Berbagai rencana manusia berusaha untuk menjalankan sekalipun sedikit ataupun banyak berhasil dan tercapai, dan tidak mungkin seluruhnya dapat terwujud. Hal ini disebabkan terbatasnya waktu, alat-alat yang tersedia pada masyarakat yang tidak memungkinkan mereka mewujudkan harapan dan cita-citanya. Di saat tertentu ada sarana dan prasarana yang tidak memadai sehingga tidak juga memungkinkan mencapai keberhasilan rencana setiap hal yang di inginkan manusia. Hal yang menyebabkan minimal dua faktor yaitu:
1.      Faktor interen masyarakat itu sendiri , dan foktor ini muncul dikarenakan oleh sesuatu pemahaman terhadap doktrin agama yang telah membudaya, sehingga mematikan kreatifitas mereka berkembang, misalnya, muncullah ide-ide reformasi kepada mereka.
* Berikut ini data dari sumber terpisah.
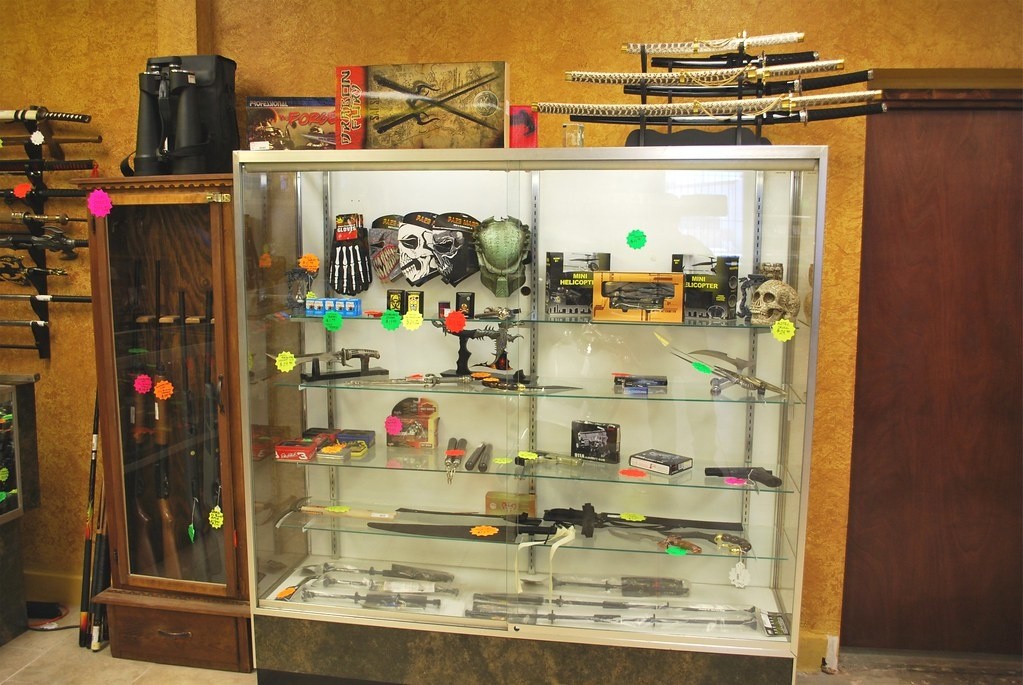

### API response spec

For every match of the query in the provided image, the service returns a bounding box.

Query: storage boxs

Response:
[276,428,377,462]
[628,449,692,475]
[245,97,336,150]
[672,255,739,320]
[334,61,510,149]
[592,271,684,325]
[486,491,536,519]
[386,398,440,447]
[546,252,611,315]
[571,420,620,465]
[612,375,668,387]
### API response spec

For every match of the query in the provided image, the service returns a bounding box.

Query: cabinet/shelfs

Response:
[234,146,830,685]
[72,174,253,674]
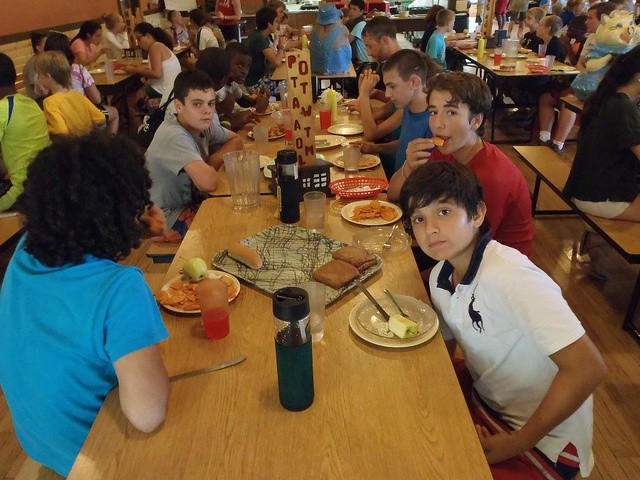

2.      Faktor eksternal, muncul karena disebabkan adanya suatu kekuatan masyarakat luar dari suatu kelompok masyarakat yang ada, mengintervensi pola fikir masyarakat yang bersifat stagnan terhadap tatanan kehidupan yang awalnya tenang berubah menjadi kacau,berantakan yang menggiring mereka kepada situasi kemiskinan, kemelaratan, terhina, dan menjadi kelas rendah dinegeri sendiri. Situasi pada akhirnya memberikan rasa tidak puas dan kemudian ingin bergerak melakukan perubahan. Sehingga contoh adalah upaya pembebasan rakyat Indonesia dari penjajahan belanda. Ini merupakan upaya pembebasan dari cengkraman kolonial.

D.    REVITALISASI BUDAYA  DALAM  TRADISI PENDIDIKAN  ISLAM

Pengerian Budaya
Budaya atau kebudayaan berasal dari sangsekerta yaitu budaya, yang merupakan bentuk jamak dari budhi (budi atau akal) diartikan sebagai hal-hal yang berkaitan dengan budi dan akal manusia. Dalam bahasa Inggris, kebudayaan disebut cultur, yang berasal dari kata latin Colere, yaitu mengolah atau mengerjakan. Bisa diartikan juga sebagai mengolah tanah atau bertani. Kata culture juga kadang diterjemahkan sebagai “kultur” dalam bahasa Indonesia.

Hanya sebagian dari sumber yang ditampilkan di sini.